The fighting, on April 24th and April 28th, claimed “105 lives and led to 62 rebels taken captive”, said communications minister Kedellah Younous. Those captured were members of Front Populaire pour la Renaissance Nationale (FPRN), a rebel group opposed to the presidency of Idriss Déby.
Nine government soldiers were killed during the attacks, Mr Younous said, adding that Chadian security forces now “completely control the entire zone”.
“This is very doubtful,” said Roland Marchal, a research fellow at the centre for International Studies and Research at Sciences Po in Paris, “but the rebels are now scattered near the three borders area with no basic equipment or logistics to get to the capital N’Djamena. It is easier for them to stay near the [refugee] camps as they are not in a position to be very aggressive.”

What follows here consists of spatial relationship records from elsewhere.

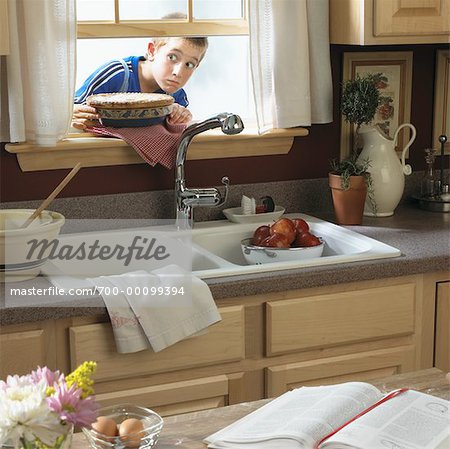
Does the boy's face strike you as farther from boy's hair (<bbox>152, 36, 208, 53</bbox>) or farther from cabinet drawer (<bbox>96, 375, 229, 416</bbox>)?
cabinet drawer (<bbox>96, 375, 229, 416</bbox>)

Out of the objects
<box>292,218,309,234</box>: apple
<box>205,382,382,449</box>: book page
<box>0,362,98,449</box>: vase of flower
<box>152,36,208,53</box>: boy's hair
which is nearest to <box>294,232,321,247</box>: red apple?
<box>292,218,309,234</box>: apple

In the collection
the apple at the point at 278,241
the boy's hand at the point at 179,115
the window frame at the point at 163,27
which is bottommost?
the apple at the point at 278,241

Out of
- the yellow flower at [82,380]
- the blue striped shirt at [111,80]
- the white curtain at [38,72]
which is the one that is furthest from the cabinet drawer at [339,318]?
the yellow flower at [82,380]

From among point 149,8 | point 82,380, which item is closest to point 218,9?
point 149,8

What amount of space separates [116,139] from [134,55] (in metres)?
0.39

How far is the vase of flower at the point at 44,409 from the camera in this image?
1.12 meters

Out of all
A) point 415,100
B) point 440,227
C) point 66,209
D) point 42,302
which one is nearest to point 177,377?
point 42,302

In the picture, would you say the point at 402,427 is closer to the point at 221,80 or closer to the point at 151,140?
the point at 151,140

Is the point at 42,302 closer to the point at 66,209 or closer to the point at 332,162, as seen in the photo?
the point at 66,209

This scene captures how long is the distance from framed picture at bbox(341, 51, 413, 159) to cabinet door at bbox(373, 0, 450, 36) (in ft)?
1.11

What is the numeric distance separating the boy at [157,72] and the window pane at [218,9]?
0.09 meters

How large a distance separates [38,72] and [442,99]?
4.96ft

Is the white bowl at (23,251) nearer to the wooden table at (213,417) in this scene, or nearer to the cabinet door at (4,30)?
the cabinet door at (4,30)

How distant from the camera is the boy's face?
3199mm
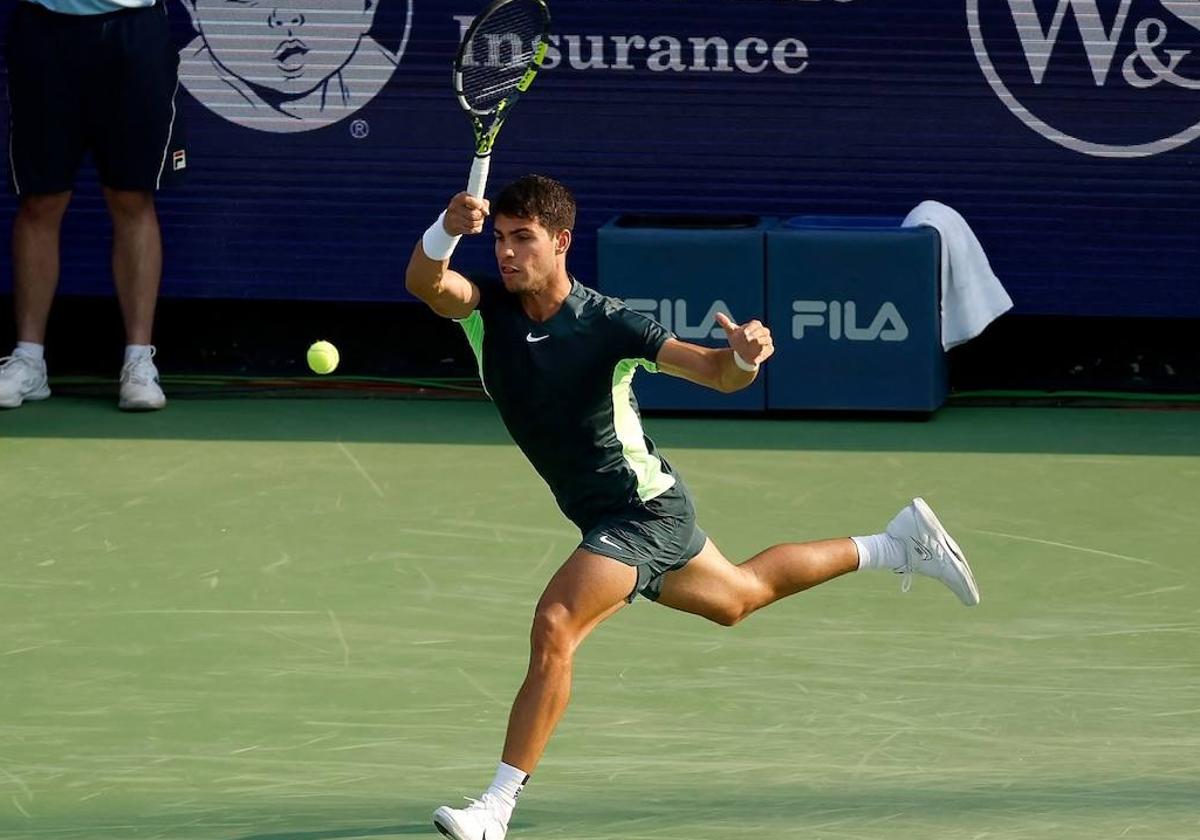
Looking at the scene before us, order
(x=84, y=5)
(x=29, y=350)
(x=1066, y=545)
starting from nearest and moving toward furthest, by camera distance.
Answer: (x=1066, y=545) → (x=84, y=5) → (x=29, y=350)

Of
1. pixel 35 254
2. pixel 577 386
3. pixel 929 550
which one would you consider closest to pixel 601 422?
pixel 577 386

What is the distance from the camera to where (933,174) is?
9750 mm

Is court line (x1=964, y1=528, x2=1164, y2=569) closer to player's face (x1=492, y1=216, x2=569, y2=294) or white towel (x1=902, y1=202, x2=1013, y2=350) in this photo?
white towel (x1=902, y1=202, x2=1013, y2=350)

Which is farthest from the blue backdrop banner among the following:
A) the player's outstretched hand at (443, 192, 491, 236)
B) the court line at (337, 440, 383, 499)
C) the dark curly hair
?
the player's outstretched hand at (443, 192, 491, 236)

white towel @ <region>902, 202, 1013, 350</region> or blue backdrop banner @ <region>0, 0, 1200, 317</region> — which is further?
blue backdrop banner @ <region>0, 0, 1200, 317</region>

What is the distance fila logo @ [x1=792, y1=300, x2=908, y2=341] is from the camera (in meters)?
9.34

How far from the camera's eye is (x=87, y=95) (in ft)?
31.0

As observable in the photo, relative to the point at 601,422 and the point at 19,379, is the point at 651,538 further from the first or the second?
the point at 19,379

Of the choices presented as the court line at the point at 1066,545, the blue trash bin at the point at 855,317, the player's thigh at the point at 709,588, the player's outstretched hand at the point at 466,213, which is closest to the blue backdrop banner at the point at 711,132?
the blue trash bin at the point at 855,317

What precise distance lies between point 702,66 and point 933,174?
3.70 ft

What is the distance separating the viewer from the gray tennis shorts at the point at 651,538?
16.8ft

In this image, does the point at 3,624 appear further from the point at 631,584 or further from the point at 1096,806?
the point at 1096,806

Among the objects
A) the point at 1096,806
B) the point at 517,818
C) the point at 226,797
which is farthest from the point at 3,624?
the point at 1096,806

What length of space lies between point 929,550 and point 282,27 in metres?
4.81
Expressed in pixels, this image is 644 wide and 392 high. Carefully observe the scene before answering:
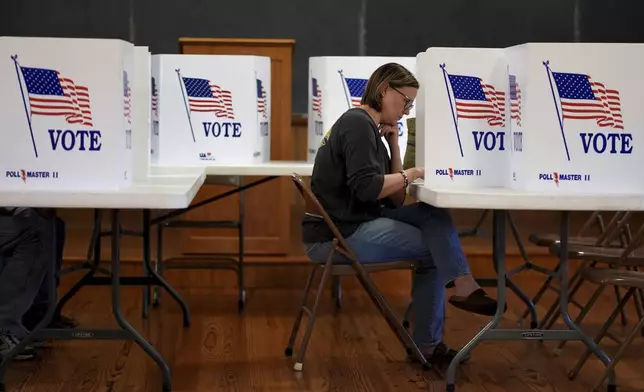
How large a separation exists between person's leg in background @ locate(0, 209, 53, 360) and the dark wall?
103 inches

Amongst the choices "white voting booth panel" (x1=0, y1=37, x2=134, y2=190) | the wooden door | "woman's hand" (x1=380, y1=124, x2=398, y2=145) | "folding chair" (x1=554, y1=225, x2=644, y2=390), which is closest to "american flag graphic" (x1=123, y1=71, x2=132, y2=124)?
"white voting booth panel" (x1=0, y1=37, x2=134, y2=190)

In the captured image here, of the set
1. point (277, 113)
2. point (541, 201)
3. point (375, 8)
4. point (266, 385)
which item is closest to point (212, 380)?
point (266, 385)

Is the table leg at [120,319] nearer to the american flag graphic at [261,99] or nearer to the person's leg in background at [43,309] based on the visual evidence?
the person's leg in background at [43,309]

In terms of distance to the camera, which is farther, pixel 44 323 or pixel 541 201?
pixel 44 323

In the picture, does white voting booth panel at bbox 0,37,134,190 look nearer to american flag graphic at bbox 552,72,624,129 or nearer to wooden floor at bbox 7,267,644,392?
wooden floor at bbox 7,267,644,392

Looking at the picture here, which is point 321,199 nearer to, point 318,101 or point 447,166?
point 447,166

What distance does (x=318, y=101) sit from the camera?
4.62 meters

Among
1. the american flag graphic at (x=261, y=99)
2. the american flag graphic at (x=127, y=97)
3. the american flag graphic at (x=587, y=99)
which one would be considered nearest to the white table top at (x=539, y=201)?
the american flag graphic at (x=587, y=99)

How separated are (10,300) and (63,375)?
1.10 ft

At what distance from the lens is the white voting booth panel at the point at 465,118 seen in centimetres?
327

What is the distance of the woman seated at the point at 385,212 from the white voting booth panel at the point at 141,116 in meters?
0.66

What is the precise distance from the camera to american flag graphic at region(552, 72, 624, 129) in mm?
3092

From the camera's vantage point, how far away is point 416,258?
3.55 meters

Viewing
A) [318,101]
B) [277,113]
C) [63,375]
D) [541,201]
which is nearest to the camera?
[541,201]
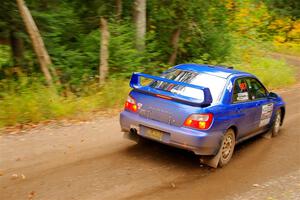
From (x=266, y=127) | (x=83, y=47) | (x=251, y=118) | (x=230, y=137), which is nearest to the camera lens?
(x=230, y=137)

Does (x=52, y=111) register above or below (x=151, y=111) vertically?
below

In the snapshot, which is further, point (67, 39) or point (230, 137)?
point (67, 39)

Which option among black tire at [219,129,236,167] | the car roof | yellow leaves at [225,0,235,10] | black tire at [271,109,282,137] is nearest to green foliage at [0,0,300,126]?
yellow leaves at [225,0,235,10]

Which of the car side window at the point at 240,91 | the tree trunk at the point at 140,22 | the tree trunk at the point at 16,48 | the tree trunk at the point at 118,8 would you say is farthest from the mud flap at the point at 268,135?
the tree trunk at the point at 118,8

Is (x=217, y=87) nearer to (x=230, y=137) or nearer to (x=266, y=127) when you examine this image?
(x=230, y=137)

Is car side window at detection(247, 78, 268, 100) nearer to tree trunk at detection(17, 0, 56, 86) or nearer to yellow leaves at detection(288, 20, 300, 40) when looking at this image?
tree trunk at detection(17, 0, 56, 86)

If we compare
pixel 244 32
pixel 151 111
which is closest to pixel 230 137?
pixel 151 111

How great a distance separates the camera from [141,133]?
6.80 metres

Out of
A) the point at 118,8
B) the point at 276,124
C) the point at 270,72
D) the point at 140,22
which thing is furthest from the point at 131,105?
the point at 270,72

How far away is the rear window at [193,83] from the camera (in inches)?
270

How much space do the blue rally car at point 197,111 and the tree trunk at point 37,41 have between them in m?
5.56

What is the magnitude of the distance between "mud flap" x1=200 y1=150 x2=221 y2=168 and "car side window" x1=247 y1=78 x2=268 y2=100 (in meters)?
1.72

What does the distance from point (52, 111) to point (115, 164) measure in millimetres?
3364

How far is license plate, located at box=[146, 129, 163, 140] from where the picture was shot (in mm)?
6582
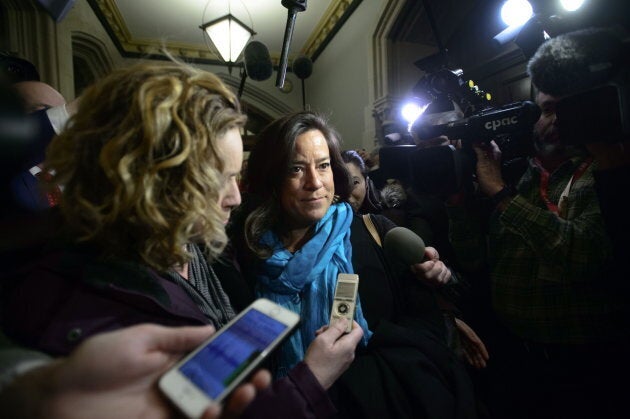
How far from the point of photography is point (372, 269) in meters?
1.08

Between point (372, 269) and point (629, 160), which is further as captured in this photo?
point (372, 269)

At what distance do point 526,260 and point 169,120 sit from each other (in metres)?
1.19

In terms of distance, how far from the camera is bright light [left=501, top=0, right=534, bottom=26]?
4.83ft

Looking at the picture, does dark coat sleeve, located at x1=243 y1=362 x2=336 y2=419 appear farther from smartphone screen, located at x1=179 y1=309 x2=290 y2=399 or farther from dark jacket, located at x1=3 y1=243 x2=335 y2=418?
smartphone screen, located at x1=179 y1=309 x2=290 y2=399

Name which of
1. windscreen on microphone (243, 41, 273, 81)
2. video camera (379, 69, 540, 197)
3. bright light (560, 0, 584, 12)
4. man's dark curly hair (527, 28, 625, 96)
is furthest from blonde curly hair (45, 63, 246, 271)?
windscreen on microphone (243, 41, 273, 81)

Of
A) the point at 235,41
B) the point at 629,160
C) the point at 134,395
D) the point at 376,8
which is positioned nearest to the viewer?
the point at 134,395

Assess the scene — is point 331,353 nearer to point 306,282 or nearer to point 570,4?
point 306,282

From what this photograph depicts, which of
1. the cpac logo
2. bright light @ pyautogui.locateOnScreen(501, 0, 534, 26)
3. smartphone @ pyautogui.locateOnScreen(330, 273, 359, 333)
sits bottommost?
smartphone @ pyautogui.locateOnScreen(330, 273, 359, 333)

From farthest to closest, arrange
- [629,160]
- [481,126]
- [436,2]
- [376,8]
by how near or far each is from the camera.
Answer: [376,8] → [436,2] → [481,126] → [629,160]

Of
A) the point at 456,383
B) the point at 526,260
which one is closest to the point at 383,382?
the point at 456,383

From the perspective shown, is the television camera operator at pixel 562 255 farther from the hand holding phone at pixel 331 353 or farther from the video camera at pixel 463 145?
the hand holding phone at pixel 331 353

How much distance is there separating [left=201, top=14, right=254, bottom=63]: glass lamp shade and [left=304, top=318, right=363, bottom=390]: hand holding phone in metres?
2.96

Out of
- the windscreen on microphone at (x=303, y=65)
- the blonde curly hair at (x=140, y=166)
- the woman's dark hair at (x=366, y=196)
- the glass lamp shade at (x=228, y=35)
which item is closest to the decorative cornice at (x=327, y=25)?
the windscreen on microphone at (x=303, y=65)

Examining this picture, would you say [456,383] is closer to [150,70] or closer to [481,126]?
[481,126]
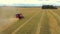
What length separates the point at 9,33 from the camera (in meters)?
0.92
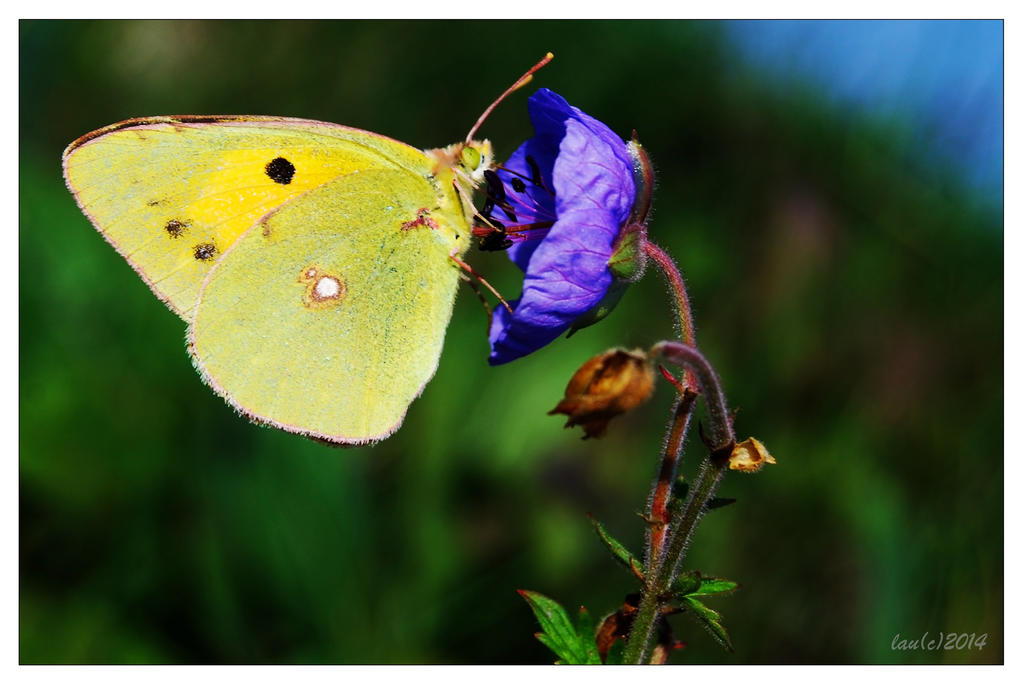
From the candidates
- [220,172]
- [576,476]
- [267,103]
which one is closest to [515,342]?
[220,172]

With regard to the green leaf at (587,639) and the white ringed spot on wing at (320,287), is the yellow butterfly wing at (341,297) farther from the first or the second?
the green leaf at (587,639)

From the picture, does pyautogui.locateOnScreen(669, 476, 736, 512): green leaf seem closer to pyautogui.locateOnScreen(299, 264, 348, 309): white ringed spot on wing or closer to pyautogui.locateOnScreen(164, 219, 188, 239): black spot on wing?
pyautogui.locateOnScreen(299, 264, 348, 309): white ringed spot on wing

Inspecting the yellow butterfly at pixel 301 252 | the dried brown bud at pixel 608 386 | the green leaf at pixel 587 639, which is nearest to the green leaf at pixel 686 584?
the green leaf at pixel 587 639

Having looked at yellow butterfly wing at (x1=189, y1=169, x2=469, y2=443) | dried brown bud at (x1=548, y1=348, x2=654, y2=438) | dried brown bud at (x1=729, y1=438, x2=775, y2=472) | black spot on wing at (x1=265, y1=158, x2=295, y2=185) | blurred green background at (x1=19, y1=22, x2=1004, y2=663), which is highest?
dried brown bud at (x1=548, y1=348, x2=654, y2=438)

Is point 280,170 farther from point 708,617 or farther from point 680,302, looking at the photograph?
point 708,617

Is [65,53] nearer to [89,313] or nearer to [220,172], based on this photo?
[89,313]

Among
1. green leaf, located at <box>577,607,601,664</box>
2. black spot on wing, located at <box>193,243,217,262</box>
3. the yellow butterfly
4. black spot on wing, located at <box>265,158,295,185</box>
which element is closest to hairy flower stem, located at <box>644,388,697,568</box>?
green leaf, located at <box>577,607,601,664</box>
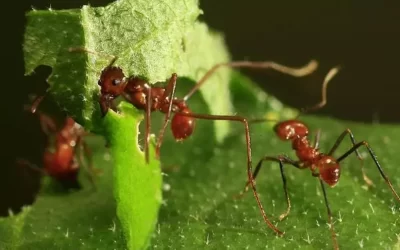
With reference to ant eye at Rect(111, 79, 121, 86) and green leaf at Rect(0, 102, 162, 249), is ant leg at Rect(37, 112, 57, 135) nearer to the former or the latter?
green leaf at Rect(0, 102, 162, 249)

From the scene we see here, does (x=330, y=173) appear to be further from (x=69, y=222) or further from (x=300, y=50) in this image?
(x=300, y=50)

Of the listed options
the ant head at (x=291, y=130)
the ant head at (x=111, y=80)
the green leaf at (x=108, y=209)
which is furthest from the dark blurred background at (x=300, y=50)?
the ant head at (x=111, y=80)

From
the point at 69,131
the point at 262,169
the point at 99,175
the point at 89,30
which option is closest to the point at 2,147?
the point at 69,131

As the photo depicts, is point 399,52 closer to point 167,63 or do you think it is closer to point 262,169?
point 262,169

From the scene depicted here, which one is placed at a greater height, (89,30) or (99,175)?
(89,30)

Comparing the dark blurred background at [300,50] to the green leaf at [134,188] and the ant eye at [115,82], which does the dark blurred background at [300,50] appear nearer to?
the ant eye at [115,82]

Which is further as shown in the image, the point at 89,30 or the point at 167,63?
the point at 167,63

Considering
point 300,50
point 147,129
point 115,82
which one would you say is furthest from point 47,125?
point 300,50
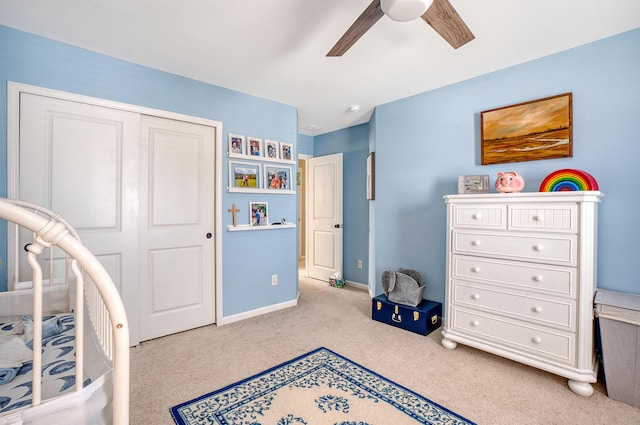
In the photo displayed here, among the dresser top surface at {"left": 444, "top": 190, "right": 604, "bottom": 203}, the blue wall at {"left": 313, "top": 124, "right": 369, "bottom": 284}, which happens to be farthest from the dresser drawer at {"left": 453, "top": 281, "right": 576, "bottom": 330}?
the blue wall at {"left": 313, "top": 124, "right": 369, "bottom": 284}

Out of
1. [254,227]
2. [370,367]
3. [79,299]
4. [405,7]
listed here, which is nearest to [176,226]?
[254,227]

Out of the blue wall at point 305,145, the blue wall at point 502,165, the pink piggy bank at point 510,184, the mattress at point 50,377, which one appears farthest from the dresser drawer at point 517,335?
the blue wall at point 305,145

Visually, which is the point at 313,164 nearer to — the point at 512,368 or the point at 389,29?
the point at 389,29

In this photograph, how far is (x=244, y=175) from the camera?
326 cm

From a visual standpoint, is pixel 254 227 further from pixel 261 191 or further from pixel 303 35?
pixel 303 35

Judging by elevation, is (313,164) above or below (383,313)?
above

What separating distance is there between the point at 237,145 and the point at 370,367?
2415 millimetres

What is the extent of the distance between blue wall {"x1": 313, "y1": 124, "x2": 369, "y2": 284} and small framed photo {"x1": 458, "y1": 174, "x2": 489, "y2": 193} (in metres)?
1.69

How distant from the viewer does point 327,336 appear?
2.79 m

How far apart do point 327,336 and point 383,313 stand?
26.1 inches

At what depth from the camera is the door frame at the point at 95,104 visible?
212 centimetres

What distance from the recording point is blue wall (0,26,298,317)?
85.6 inches

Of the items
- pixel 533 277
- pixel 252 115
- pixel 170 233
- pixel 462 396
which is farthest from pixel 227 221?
pixel 533 277

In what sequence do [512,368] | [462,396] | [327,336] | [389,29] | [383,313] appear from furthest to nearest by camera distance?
[383,313], [327,336], [512,368], [389,29], [462,396]
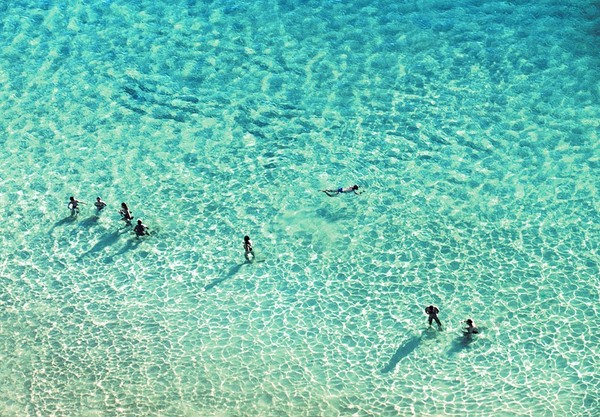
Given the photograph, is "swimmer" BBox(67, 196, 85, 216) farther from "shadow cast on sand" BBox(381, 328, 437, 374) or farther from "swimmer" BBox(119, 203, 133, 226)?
"shadow cast on sand" BBox(381, 328, 437, 374)

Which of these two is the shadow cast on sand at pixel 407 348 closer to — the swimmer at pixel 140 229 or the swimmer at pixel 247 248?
the swimmer at pixel 247 248

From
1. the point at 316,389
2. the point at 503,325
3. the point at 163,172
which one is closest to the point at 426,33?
the point at 163,172

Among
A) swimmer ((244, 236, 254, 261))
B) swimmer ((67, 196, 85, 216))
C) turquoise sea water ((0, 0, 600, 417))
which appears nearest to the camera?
turquoise sea water ((0, 0, 600, 417))

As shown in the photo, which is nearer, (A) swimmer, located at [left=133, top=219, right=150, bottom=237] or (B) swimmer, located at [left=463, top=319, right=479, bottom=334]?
(B) swimmer, located at [left=463, top=319, right=479, bottom=334]

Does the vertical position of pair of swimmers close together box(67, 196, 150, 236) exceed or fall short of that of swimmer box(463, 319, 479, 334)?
it exceeds it

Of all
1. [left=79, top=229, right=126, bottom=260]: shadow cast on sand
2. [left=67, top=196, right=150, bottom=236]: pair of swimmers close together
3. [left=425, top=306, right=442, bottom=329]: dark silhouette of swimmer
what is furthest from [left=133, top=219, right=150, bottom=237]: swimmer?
[left=425, top=306, right=442, bottom=329]: dark silhouette of swimmer

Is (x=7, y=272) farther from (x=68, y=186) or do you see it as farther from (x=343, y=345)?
(x=343, y=345)

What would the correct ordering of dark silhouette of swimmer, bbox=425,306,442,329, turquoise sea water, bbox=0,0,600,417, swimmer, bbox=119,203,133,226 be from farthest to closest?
1. swimmer, bbox=119,203,133,226
2. dark silhouette of swimmer, bbox=425,306,442,329
3. turquoise sea water, bbox=0,0,600,417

The FPNR is based in Chad, but other anti-Déby forces have launched assaults on the country from Darfur in Sudan.
The renewed violence comes as Amnesty International warned this week of a “potential nightmare scenario” in eastern Chad, where more than 500,000 people live under the protection of an under-strength UN force of 3,500 troops.
Last week, the Chadian government and the UN agreed to wind down the number of UN peacekeepers in Chad to 1,900, which Amnesty says could have knock-on effects in Darfur and elsewhere.
Justin Moran, a spokesman for Amnesty International Ireland, said:“The UN have managed to extend the mission until October, but it is with a reduced force and there is no mandate for the protection of civilians.”
A local police force, Détachement Integré de Sécurité (DIS), will be charged to protect civilians in the UN’s absence, “but we had a report out on Darfur last year in which refugees said the DIS were not protecting them. It [DIS] finds it difficult to protect itself, never mind the camps,” Mr Moran said.
This week’s violence was the first between government forces and insurgents since Chad and Sudan agreed to stop supporting rebels in each other’s country in February. Mr Déby had congratulated Sudan’s president Omar Hassan al-Bashir on a “brilliant” election, and said the result would improve ties between the states.